**RECORDS PROVIDED:**
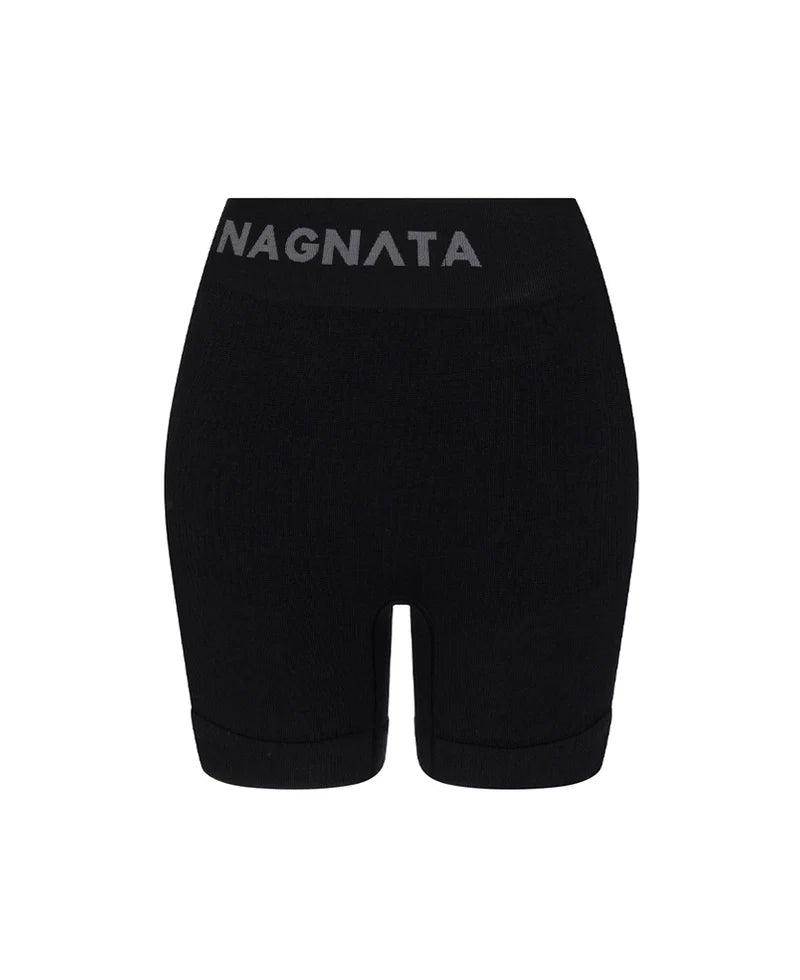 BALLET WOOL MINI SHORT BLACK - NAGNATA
* * *
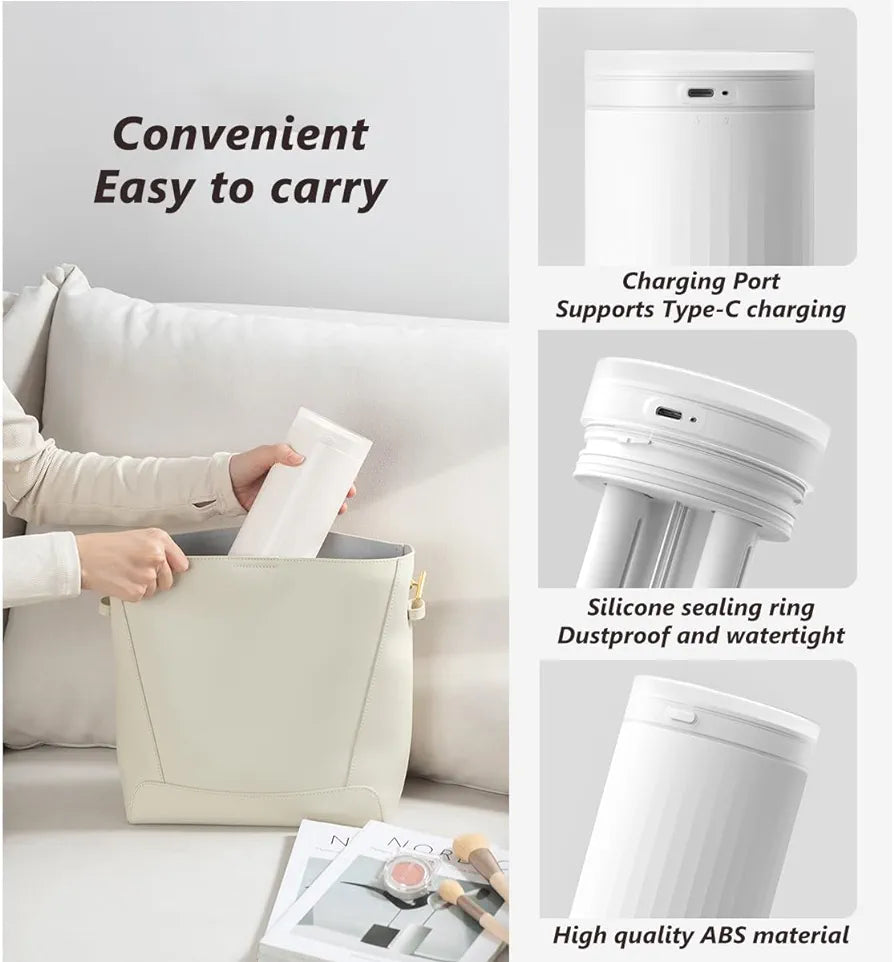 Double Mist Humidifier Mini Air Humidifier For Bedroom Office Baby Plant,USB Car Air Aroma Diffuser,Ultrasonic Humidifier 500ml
* * *
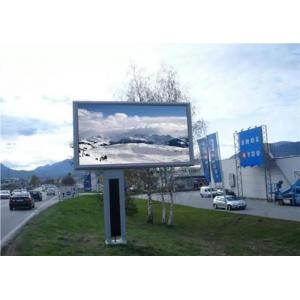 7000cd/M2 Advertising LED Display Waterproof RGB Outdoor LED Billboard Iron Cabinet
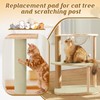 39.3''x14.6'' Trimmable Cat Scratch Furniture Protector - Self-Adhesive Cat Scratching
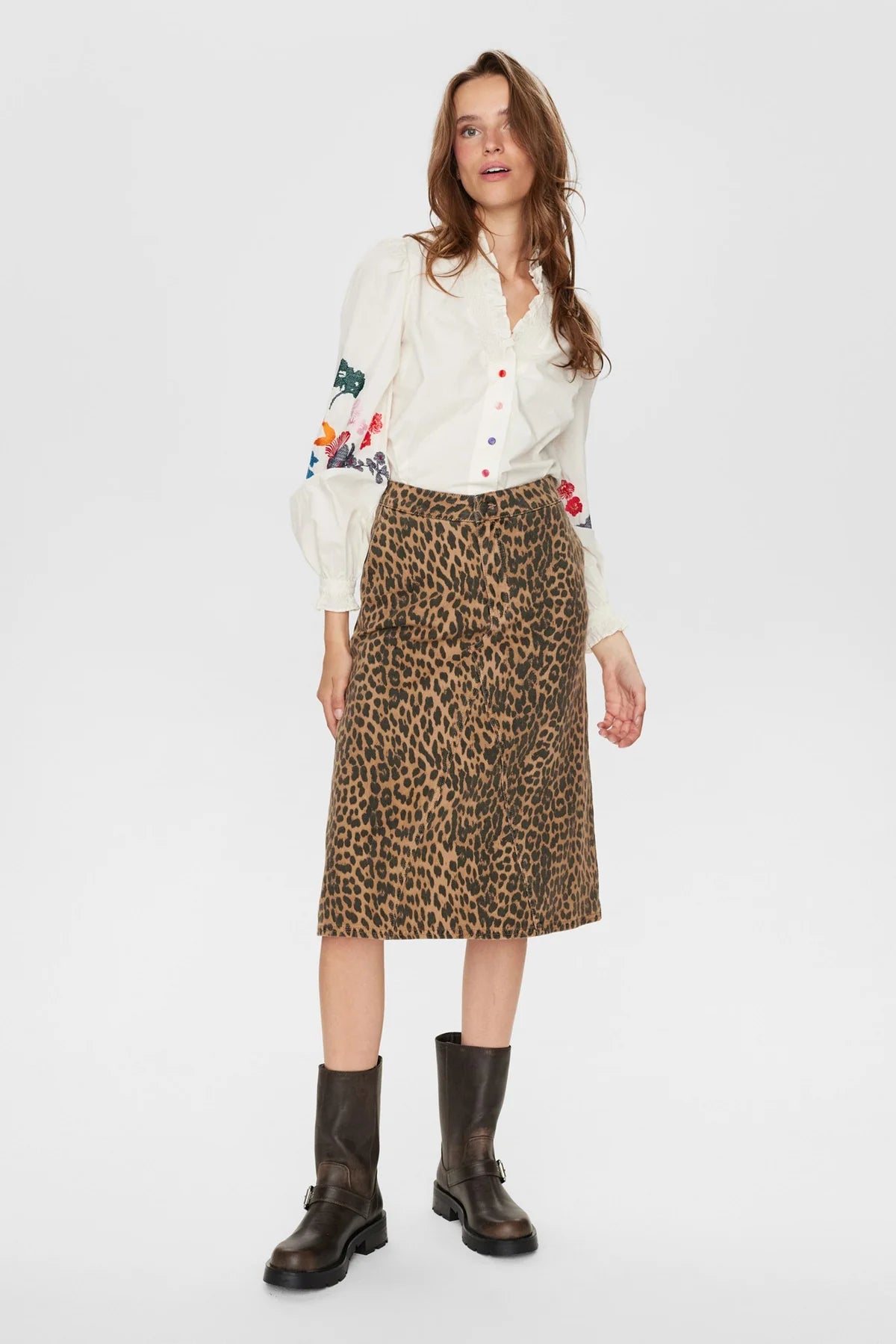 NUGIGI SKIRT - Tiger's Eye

**WORK TASK:** Lay out the captions as a numbered list, from the line that contains "7000cd/M2 Advertising LED" through the line that contains "NUGIGI SKIRT - Tiger's Eye", inclusive, without any blank lines. Leave out the pictures and list only those lines.

**EXERCISE RESPONSE:**
1.  7000cd/M2 Advertising LED Display Waterproof RGB Outdoor LED Billboard Iron Cabinet
2.  39.3''x14.6'' Trimmable Cat Scratch Furniture Protector - Self-Adhesive Cat Scratching
3.  NUGIGI SKIRT - Tiger's Eye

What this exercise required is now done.